Caponata, stromboli ve pansotti tarifi
İtalyan mutfağının damak tadımıza oldukça uygun yemeklerini bir bir sıralayınca listelere sığmayacağını anladık aslında ama yine de şu üç nefis yemekten de bahsetmeden edemedik: Caponata, stromboli ve pansotti.
Caponata, kıyılmış patlıcanların başrolde olduğu, bizdeki soteye benzeyen bir mantıkla hazırlanan, içinde genel olarak domatesi soğan ve kapari gibi sebzelerin yer aldığı bir yemek. Daha çok kızartılmış ekmek ya da krakerlerin üzerine konularak yeniyor, bu nedenle daha çok atıştırmalık kategorisinde sayılıyor.
Stromboli'ye gelince, o da bizdeki dürüme benzeyen bir yemek. İlk kez İtalya'da mı yoksa Amerika'da mı yapıldığına dair kesin bir kanıt olmamakla birlikte birçok farklı hikayesi var. Elbette biz görür görmez hikayesinden çok tadını merak ettik.
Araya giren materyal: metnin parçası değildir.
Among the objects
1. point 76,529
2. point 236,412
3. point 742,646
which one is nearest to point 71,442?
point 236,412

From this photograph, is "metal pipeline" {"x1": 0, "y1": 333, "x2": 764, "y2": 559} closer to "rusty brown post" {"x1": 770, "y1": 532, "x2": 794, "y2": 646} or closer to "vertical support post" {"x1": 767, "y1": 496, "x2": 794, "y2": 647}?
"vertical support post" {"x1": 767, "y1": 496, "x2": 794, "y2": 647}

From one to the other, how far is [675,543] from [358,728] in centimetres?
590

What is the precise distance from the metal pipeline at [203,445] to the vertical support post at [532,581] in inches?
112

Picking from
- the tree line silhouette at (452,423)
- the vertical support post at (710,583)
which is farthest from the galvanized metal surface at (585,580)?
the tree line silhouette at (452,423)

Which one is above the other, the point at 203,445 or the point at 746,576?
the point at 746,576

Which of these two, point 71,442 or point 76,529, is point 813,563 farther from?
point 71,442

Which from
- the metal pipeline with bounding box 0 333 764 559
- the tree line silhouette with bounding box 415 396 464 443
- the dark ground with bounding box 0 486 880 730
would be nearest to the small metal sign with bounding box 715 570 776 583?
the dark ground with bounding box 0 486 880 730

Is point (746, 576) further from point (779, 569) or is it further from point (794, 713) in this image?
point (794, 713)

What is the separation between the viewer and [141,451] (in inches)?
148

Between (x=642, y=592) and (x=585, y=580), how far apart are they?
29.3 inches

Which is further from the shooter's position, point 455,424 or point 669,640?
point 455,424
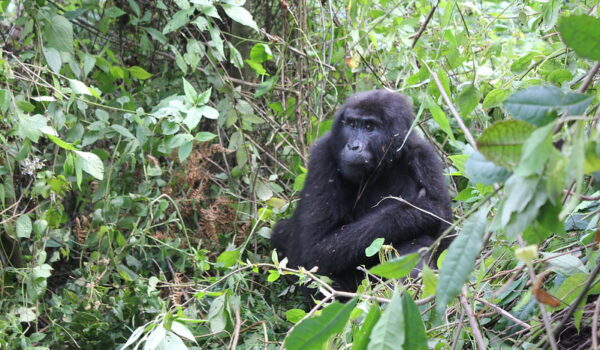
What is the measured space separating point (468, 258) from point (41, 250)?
2849 mm

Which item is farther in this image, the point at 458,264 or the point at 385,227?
the point at 385,227

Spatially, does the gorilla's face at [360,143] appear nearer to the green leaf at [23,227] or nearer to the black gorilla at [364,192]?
the black gorilla at [364,192]

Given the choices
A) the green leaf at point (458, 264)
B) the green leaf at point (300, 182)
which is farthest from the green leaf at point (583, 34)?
the green leaf at point (300, 182)

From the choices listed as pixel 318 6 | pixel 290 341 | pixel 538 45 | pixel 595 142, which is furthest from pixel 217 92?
pixel 595 142

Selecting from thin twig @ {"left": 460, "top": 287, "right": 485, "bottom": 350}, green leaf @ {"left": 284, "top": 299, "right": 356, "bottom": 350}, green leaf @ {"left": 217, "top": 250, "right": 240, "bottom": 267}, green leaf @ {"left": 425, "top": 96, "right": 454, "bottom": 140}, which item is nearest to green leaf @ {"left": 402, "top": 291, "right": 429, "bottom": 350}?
green leaf @ {"left": 284, "top": 299, "right": 356, "bottom": 350}

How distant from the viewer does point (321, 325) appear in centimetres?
157

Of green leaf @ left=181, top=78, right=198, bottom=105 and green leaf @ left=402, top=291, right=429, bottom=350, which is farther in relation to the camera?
green leaf @ left=181, top=78, right=198, bottom=105

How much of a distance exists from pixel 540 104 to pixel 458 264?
320 millimetres

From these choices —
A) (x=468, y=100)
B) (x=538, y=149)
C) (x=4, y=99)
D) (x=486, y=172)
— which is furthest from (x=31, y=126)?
(x=538, y=149)

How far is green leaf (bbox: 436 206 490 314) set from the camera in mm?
1364

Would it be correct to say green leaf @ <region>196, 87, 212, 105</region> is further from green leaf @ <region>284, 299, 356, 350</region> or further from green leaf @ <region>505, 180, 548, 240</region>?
green leaf @ <region>505, 180, 548, 240</region>

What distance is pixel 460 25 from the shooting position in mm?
5578

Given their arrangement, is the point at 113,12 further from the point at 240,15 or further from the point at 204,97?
the point at 204,97

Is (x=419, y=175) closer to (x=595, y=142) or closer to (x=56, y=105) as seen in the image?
(x=56, y=105)
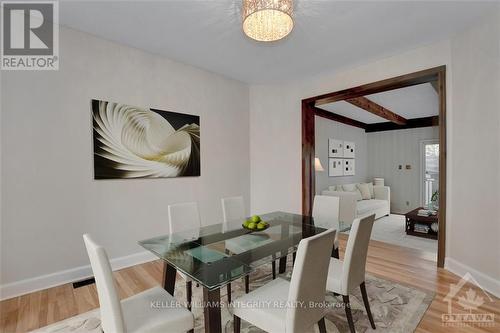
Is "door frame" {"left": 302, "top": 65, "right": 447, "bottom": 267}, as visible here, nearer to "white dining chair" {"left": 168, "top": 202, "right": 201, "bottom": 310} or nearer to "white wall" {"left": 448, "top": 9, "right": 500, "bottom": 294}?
"white wall" {"left": 448, "top": 9, "right": 500, "bottom": 294}

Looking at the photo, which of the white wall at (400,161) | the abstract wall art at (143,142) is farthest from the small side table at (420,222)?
the abstract wall art at (143,142)

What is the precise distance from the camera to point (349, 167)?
6.87m

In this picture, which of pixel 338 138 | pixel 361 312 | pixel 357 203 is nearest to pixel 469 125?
pixel 361 312

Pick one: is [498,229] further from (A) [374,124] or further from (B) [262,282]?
(A) [374,124]

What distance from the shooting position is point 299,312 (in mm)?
1303

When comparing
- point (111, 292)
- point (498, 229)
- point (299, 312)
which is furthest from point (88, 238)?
point (498, 229)

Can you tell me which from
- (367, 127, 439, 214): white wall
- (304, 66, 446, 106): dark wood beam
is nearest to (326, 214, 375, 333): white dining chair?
(304, 66, 446, 106): dark wood beam

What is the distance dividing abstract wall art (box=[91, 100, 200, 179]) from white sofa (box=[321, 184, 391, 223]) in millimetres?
3059

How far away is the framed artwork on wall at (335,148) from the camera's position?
6.16m

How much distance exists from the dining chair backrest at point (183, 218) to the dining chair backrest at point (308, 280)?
1.29 metres

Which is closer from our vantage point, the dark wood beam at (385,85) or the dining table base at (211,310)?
the dining table base at (211,310)

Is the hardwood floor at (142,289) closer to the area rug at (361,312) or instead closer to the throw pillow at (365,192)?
the area rug at (361,312)

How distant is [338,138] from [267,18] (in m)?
5.09

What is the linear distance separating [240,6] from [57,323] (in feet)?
10.2
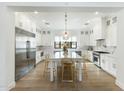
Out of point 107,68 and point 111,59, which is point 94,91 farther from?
point 107,68

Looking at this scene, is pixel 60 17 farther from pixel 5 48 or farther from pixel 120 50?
pixel 5 48

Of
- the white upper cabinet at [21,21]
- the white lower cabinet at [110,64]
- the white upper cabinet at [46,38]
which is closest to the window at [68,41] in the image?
the white upper cabinet at [46,38]

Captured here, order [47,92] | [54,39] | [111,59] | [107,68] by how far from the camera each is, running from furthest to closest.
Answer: [54,39]
[107,68]
[111,59]
[47,92]

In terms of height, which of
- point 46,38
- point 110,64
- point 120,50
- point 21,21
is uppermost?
point 21,21

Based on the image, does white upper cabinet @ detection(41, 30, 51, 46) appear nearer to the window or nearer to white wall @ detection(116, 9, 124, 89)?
the window

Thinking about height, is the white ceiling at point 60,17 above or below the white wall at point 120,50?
above

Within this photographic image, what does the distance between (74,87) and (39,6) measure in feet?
8.51

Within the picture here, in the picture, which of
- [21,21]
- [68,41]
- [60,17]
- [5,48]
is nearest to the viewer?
[5,48]

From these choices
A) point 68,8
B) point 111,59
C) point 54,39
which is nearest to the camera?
point 68,8

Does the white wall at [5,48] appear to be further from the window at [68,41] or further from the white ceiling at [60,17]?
the window at [68,41]

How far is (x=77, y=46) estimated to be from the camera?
50.8ft

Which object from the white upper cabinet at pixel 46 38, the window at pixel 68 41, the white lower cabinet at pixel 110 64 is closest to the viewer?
the white lower cabinet at pixel 110 64

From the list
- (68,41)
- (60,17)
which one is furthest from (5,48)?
(68,41)

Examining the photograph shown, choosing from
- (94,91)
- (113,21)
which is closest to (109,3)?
(94,91)
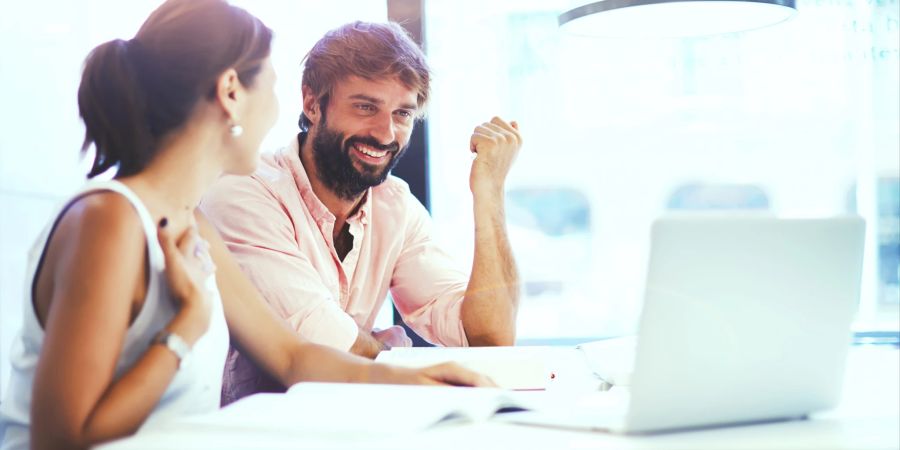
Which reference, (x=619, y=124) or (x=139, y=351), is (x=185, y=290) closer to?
(x=139, y=351)

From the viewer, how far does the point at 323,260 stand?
199 centimetres

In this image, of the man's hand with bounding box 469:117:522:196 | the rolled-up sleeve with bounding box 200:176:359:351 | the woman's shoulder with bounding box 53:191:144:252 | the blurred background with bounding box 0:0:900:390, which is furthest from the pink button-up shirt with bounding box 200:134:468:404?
the woman's shoulder with bounding box 53:191:144:252

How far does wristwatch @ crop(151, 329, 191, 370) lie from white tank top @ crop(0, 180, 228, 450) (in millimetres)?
38

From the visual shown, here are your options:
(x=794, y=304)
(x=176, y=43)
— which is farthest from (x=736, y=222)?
(x=176, y=43)

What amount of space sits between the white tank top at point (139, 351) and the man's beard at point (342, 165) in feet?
2.74

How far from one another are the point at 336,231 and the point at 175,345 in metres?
0.98

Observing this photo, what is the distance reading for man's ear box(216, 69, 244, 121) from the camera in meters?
1.28

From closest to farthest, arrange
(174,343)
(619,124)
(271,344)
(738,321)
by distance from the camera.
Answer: (738,321) → (174,343) → (271,344) → (619,124)

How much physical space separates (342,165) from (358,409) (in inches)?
41.4

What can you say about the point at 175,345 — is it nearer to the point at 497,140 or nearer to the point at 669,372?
the point at 669,372

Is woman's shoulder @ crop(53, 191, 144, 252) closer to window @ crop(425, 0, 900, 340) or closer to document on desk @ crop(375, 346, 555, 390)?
document on desk @ crop(375, 346, 555, 390)

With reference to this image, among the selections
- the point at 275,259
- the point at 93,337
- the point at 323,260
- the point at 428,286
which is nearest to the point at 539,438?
the point at 93,337

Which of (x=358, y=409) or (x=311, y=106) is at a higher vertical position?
(x=311, y=106)

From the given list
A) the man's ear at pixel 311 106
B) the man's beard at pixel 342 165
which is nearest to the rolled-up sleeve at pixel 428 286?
the man's beard at pixel 342 165
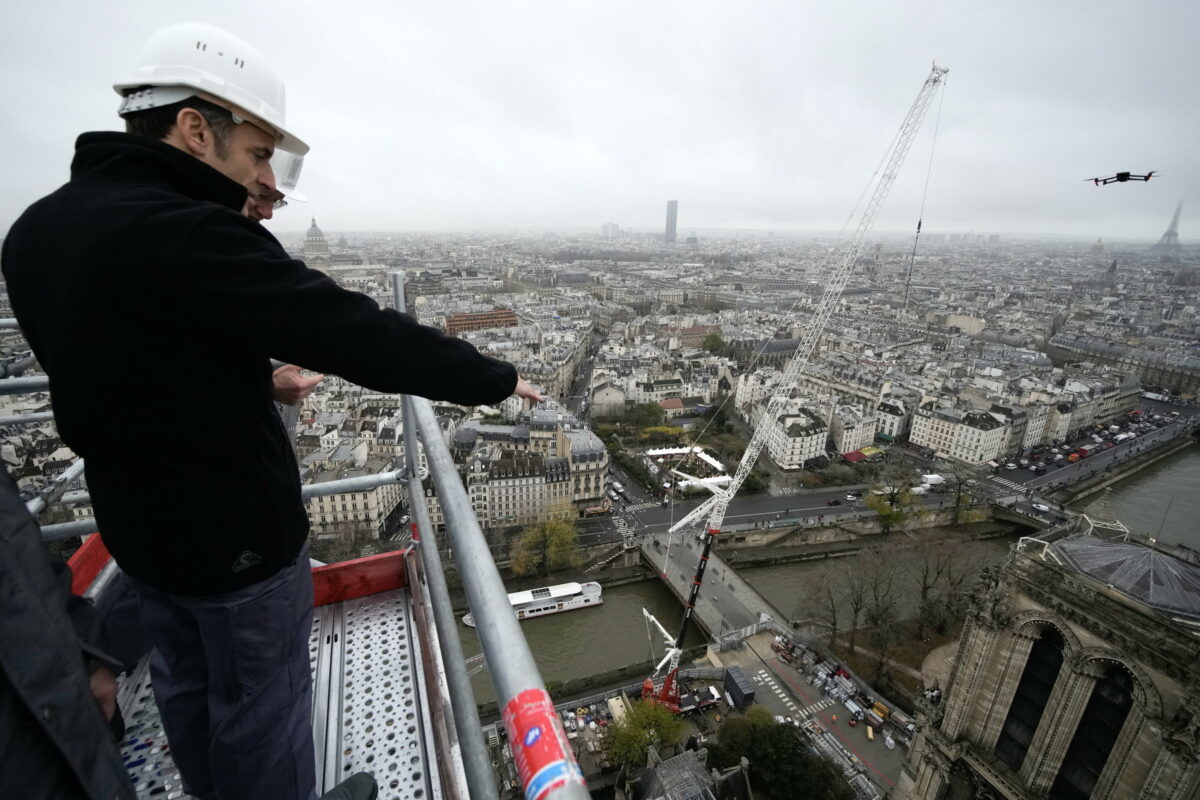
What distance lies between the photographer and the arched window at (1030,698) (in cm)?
518

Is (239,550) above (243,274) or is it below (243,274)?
below

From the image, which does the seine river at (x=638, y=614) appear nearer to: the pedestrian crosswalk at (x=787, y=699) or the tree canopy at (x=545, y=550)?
the tree canopy at (x=545, y=550)

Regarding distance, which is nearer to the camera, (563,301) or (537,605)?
(537,605)

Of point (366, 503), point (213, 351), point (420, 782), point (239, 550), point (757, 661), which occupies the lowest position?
point (757, 661)

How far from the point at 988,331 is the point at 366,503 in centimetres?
3957

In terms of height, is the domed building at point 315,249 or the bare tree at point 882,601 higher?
the domed building at point 315,249

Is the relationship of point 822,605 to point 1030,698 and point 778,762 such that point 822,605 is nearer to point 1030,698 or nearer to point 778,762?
point 778,762

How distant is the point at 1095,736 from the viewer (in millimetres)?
4824

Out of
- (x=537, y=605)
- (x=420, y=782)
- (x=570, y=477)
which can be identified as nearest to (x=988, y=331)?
(x=570, y=477)

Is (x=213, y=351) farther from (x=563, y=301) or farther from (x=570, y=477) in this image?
(x=563, y=301)

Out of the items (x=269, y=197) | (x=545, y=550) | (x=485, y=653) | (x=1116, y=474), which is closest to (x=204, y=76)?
(x=269, y=197)

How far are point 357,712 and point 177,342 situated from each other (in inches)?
46.6

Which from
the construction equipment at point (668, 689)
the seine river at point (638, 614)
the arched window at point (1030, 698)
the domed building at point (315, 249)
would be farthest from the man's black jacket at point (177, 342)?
the domed building at point (315, 249)

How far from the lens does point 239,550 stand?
2.60ft
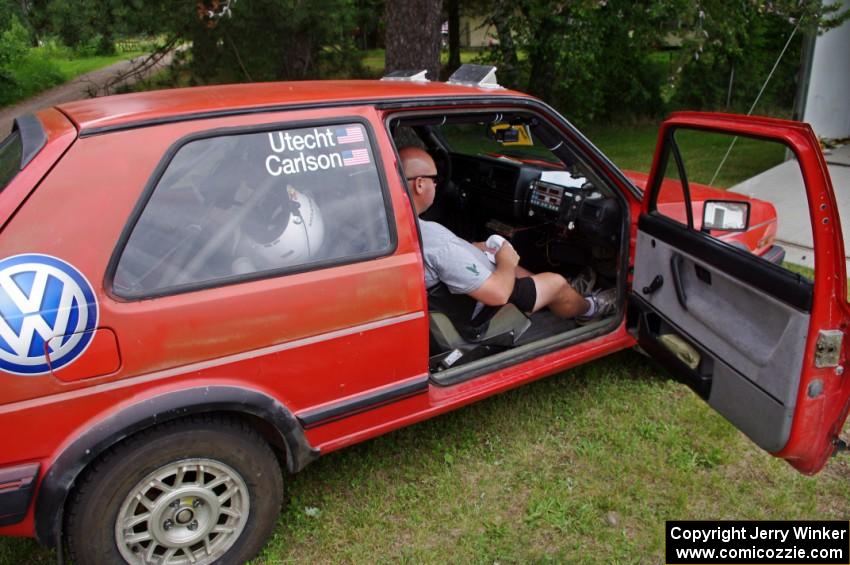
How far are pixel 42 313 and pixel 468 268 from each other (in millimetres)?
1707

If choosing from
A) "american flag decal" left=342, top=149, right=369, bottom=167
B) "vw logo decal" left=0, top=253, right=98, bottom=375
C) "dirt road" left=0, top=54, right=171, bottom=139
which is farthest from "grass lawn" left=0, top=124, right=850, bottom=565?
"dirt road" left=0, top=54, right=171, bottom=139

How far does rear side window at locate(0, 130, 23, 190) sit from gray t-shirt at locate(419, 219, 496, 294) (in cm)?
156

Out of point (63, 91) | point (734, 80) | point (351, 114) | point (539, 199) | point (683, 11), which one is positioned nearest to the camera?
point (351, 114)

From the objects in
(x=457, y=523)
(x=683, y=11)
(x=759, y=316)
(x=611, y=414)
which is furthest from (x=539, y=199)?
(x=683, y=11)

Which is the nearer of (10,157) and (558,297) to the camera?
(10,157)

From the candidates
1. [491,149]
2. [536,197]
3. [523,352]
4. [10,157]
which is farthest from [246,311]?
[491,149]

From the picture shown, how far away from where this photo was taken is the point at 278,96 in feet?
8.13

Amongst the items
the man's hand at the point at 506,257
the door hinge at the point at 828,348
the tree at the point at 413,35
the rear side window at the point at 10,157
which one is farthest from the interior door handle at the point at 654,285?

Çünkü kendisi İtalya'nın yemek konusunda en meşhur olduğu dallardan olan İtalyan peynirleri ile dolu. Sadece peynir de yok üstelik. İsteğe göre içine farklı farklı etler ve sebzeler de giriyor. İtalyan mutfağındaki pratik yemekler arasında başı çekenlerden oluyor.
Son olarak gelelim pansotti'ye. O da aslında yukarıda bahsettiğimiz gibi ravioli ya da tortellini gibi bir çeşit mantı, bir çeşit makarna. Peki, onu diğerlerinden ayıran ne? Hemen anlatalım. Özenle hazırlanan hamurunun içinde beyaz şarap kullanılıyor. İçine konulan harçta ise ricotta peyniri ya da otlar rol alıyor. Ravioli'den net bir şekilde büyük olması, üçgen ve kenarları tırtıklı şekliyle de kendisini diğerlerinden ayırmasını çok iyi biliyor.
İtalyan tatlıları tarifi
Çikolatalı Panna Cotta Tarifi
Damak tadımız İtalyanlarla uyuyor derken ne kadar da doğru söylediğimizi tatlılarına bakarak da anlamak mümkün. Hem o çok sevdiğimiz, sütlü, hafif tatlılar hem de tam tatlı krizlerine çözüm olacak bol malzemeli tatlılar hakim İtalyan mutfağına da.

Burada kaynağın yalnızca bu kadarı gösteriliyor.